You must have heard the name of the therapy, ‘cupping’. But, do you know what it feels like? If you are here to know what does cupping really feels like, you are on the right page. Keeping moving forward to know what this therapy feels like or if it hurts or not.
What Is Cupping?
Cupping is a type of therapy that originated originally from China. This therapy includes placing suction cups on the skin to create blood suction. This suction actually improves blood flow and heals pain quickly.
Cupping was used by the Chinese people to reduce pain and to improve the blood flow in the body. According to the Chinese monks, it basically balances the negative and the positive in the body. The ultimate balance between these two extremes helps with the human body’s resistance to the pathogens.
When the cups are placed on the body and blood is sucked up, it improves the blood circulation in that area and relieves muscle tension, muscle stiffness, and muscle soreness.
Moreover, it also promotes muscle repair and helps to develop new soft connective tissues by creating new blood vessels in the body.
People use cupping not only to drain bad blood but also to purge out toxins that are host or cause of numerous medical conditions.
Types of Cupping
Originally, the Chinese people used to heat the cups and then apply them to the skin.
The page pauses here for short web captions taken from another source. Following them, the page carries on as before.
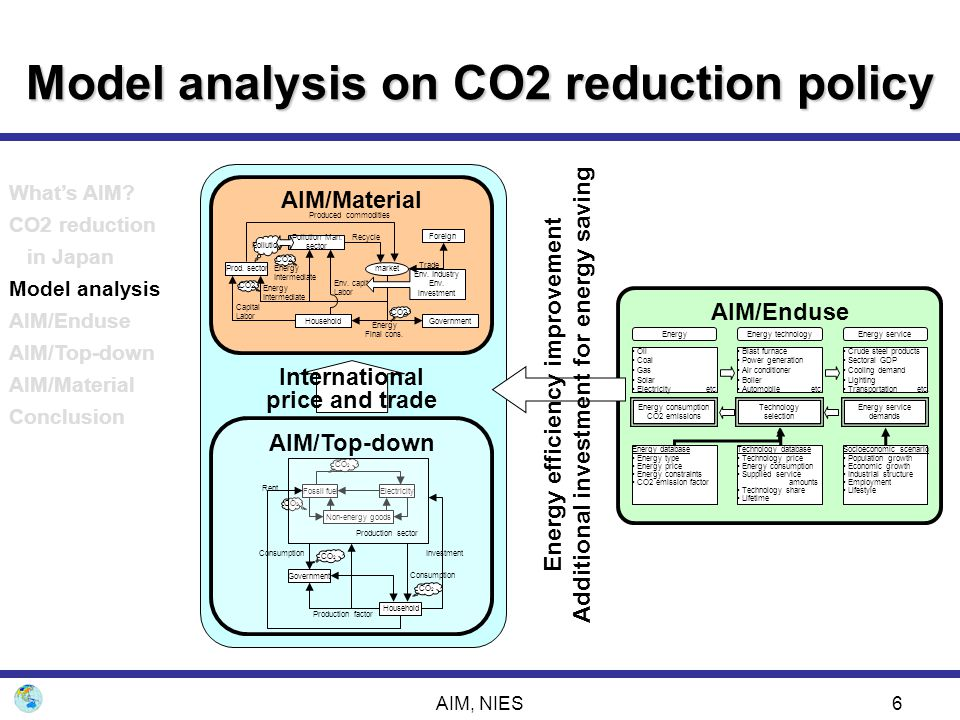 Model analysis on CO2 reduction policy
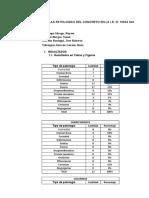 Analisis de Resultados - Patologias i.e. 10834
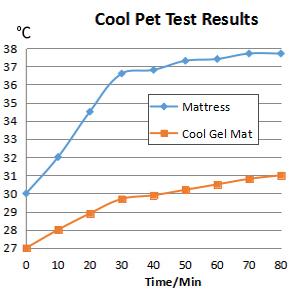 GoPetee Alfombrilla de Refrigeración para Mascotas Cama de Perro y Gato para Verano Animales Manta de Dormir Fresco Cojín
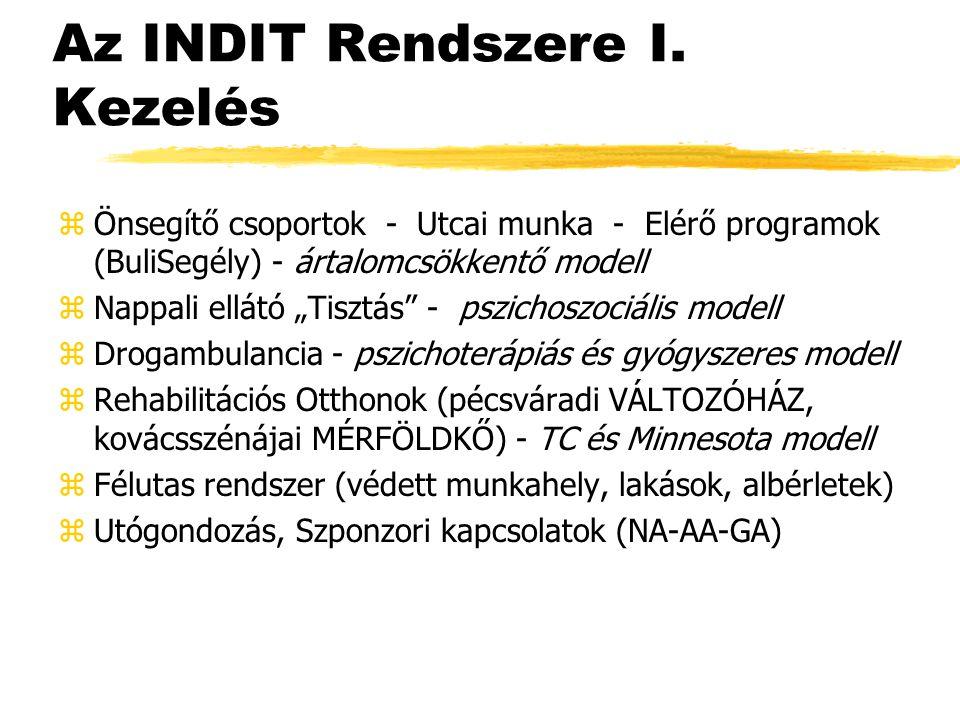 """Az INDIT Rendszere I. Kezelés zÖnsegítő csoportok - Utcai munka - Elérő programok (BuliSegély) - ártalomcsökkentő modell zNappali ellátó """"Tisztás"""" - p"""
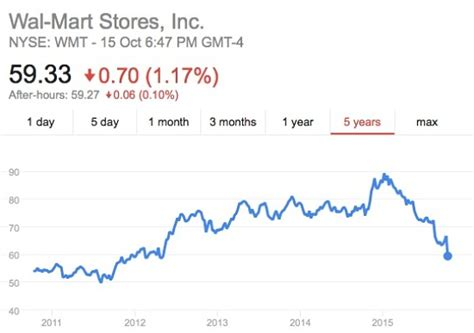 walmart stock quote wmt stock quote wal mart stores inc stock price today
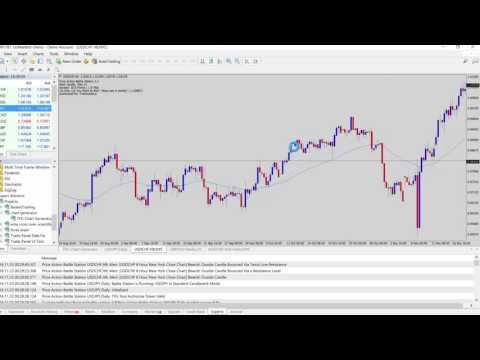 Mt4 Custom Chart Generator V 2.6 Update Walkthrough / Installation / Basic Use
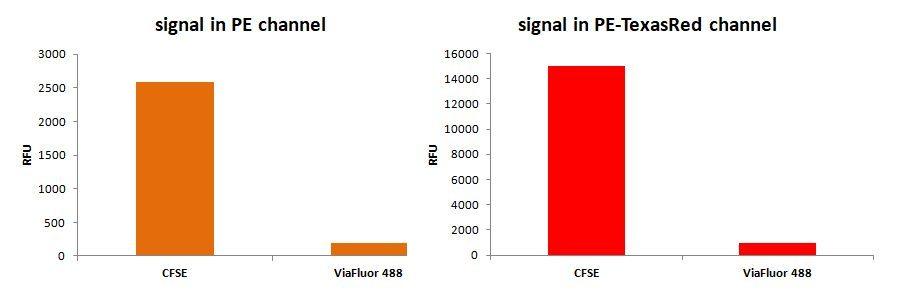 signal in pe channel viafluor vs cfse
As the cups grew colder, they were pulled above the skin layer.
In today’s era, modern cupping is used. Modern cupping has cups that are open from one end and shaped like balls.
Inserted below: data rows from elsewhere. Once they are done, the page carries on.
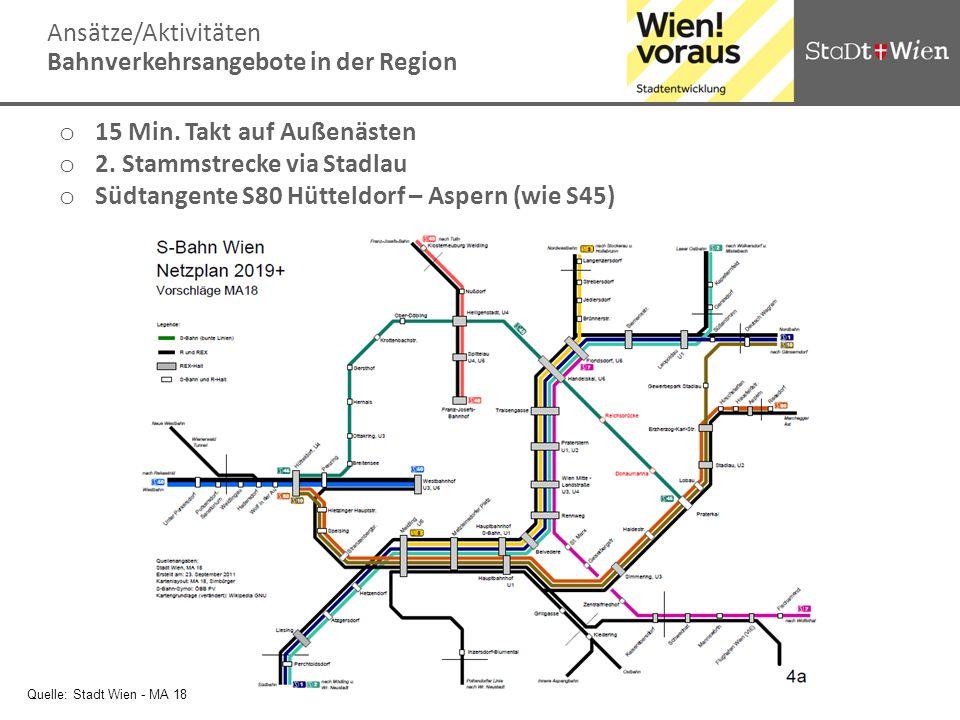 Bahnverkehrsangebote in der Region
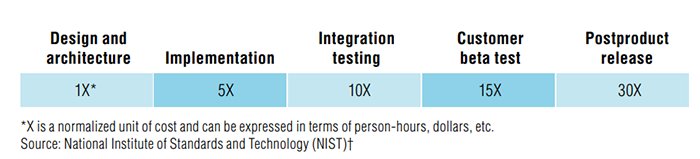 Reducing-Network-Testing-Complexity-NIST-study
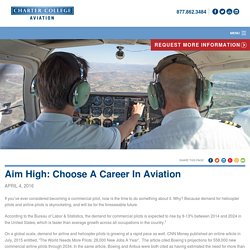 Become airline pilot in USA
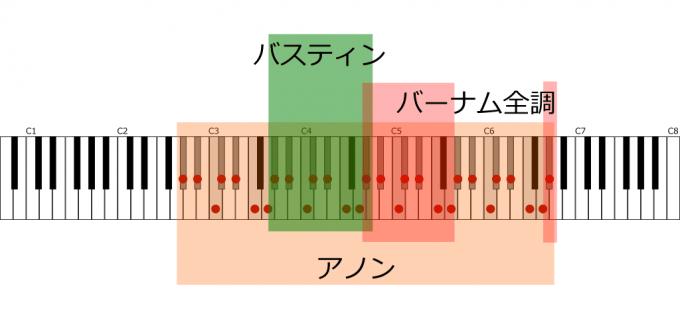 バスティン、バーナム全調、ハノンの音階のカバー範囲の違い・イメージ
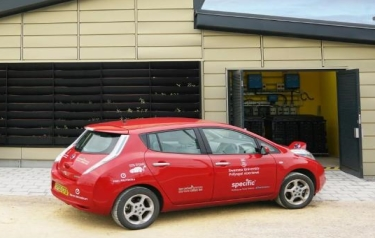 How energy generated by your house could charge up your car (Credit: Swansea University)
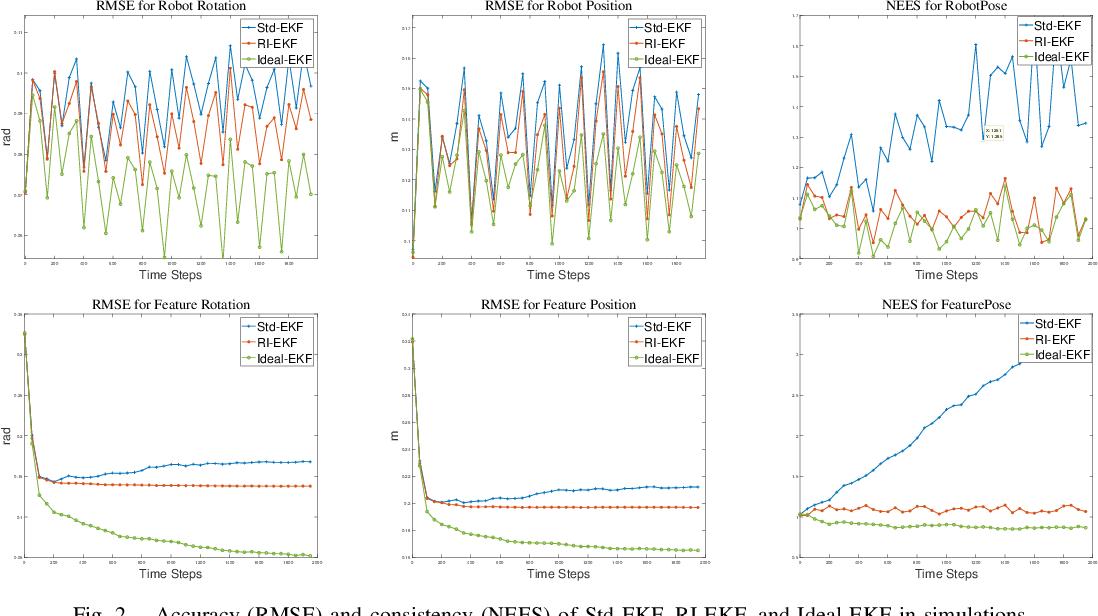 Figure 2 for A Right Invariant Extended Kalman Filter for Object based SLAM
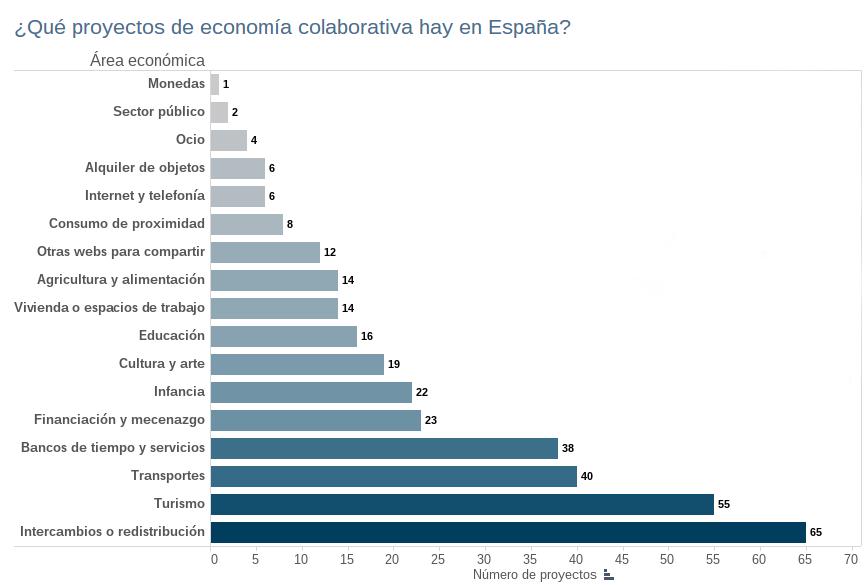 gráfico economía colaborativa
There are two types of cupping:
Wet cupping.Dry cupping is only the suction method to improve blood circulation and blood flow while wet cupping includes suction as well as bleeding of the skin inside the cups.
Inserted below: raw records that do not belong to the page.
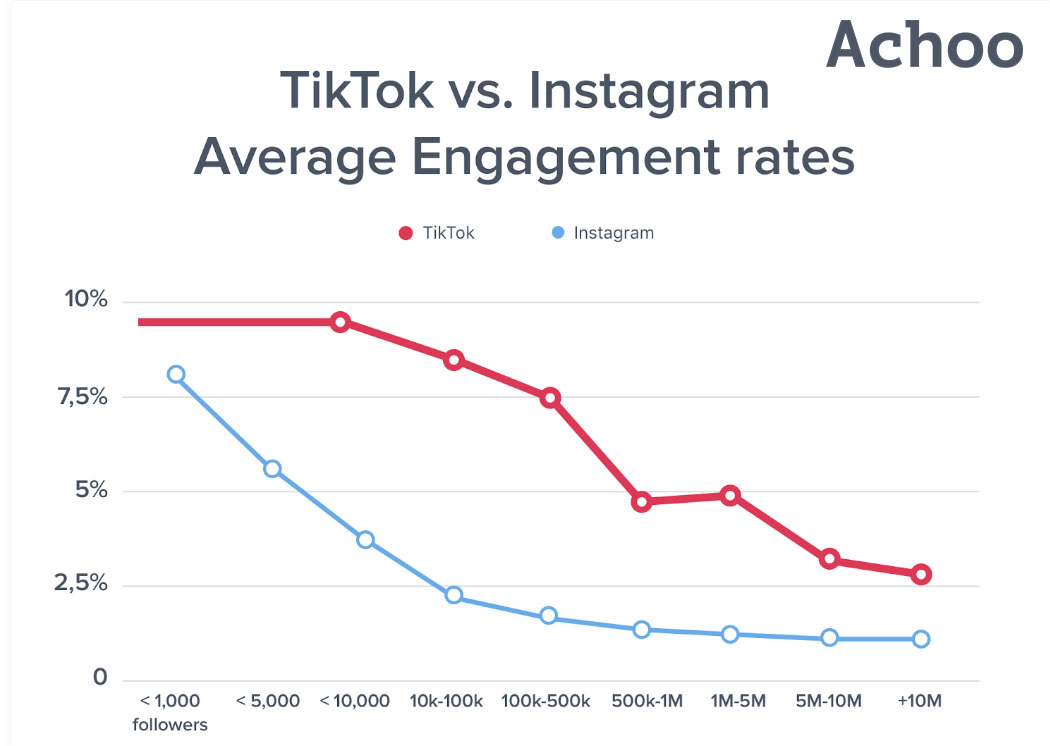 TikTok engament rate  2020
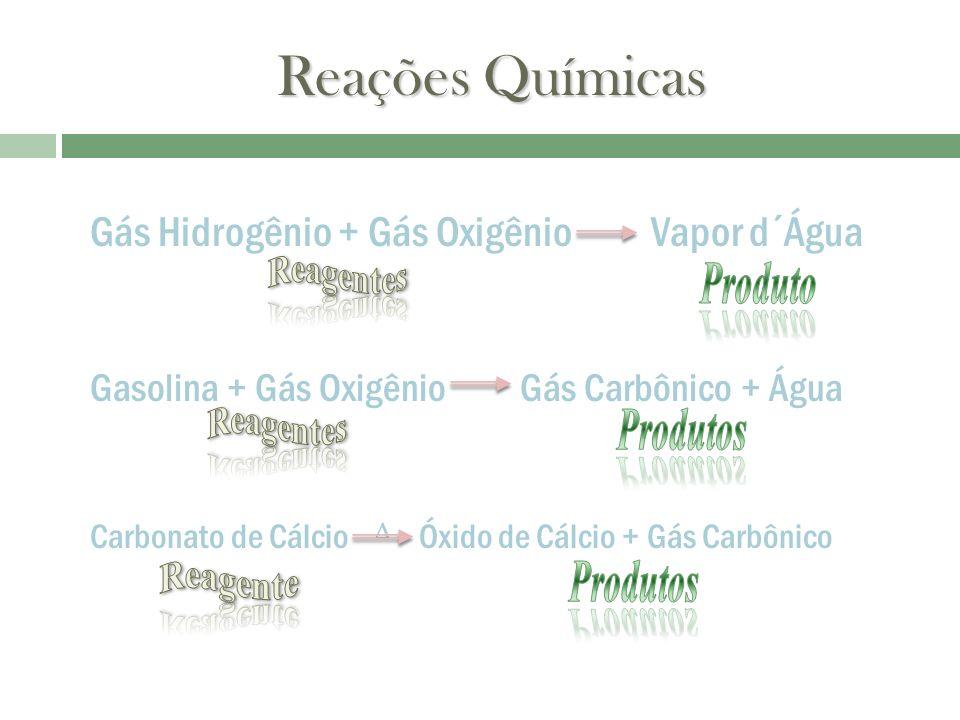 Reações Químicas Gás Hidrogênio + Gás Oxigênio Vapor d´Água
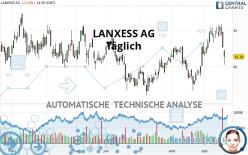 LANXESS AG - Daily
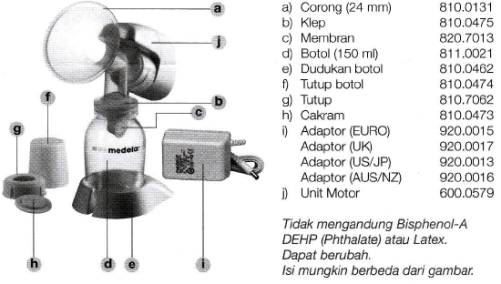 sparepart mini elektrik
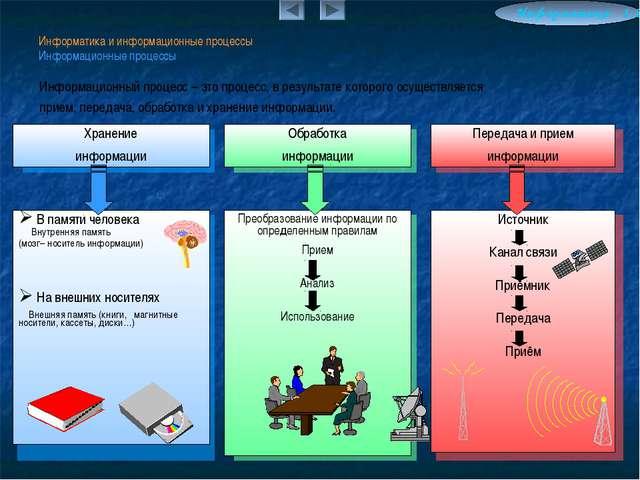 Информатика и информационные процессы Информационные процессы Информационный...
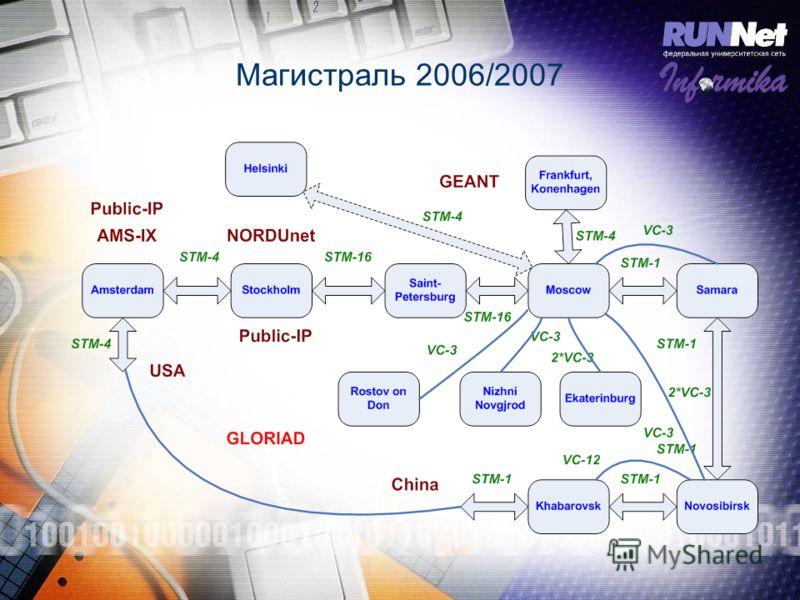 Магистраль 2006/2007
What Does Cupping Feel Like?
During the cupping treatment, cups made of glass are heated and then suctioned in the skin. The cups are heated using alcohol mixed with herbs. They are placed directly into the solution and then onto your skin.
When a heated cup is placed on your skin, the air inside it cools and develops a vacuum due to which your skin is pulled up into the cup. This might cause redness in your skin as the muscle pressure changes.
During dry cupping, the professional cupping therapists and practitioners only place cups for 5 to 10 minutes on your skin. However, during wet cupping, a cup is only placed for about 2 to 3 minutes before he makes incision or needle puncture on your skin to draw blood.
After the cupping sessions, the practitioner might also cover the cupping area with bandages or ointments but only if it’s wet cupping. This helps to prevent infection in your body.
The cups also leave away some mild bruises and marks that usually go away after a period of 10 days.
For optimal results, it is better to fast intermittently or to eat light meals 3-4 hours before your cupping session.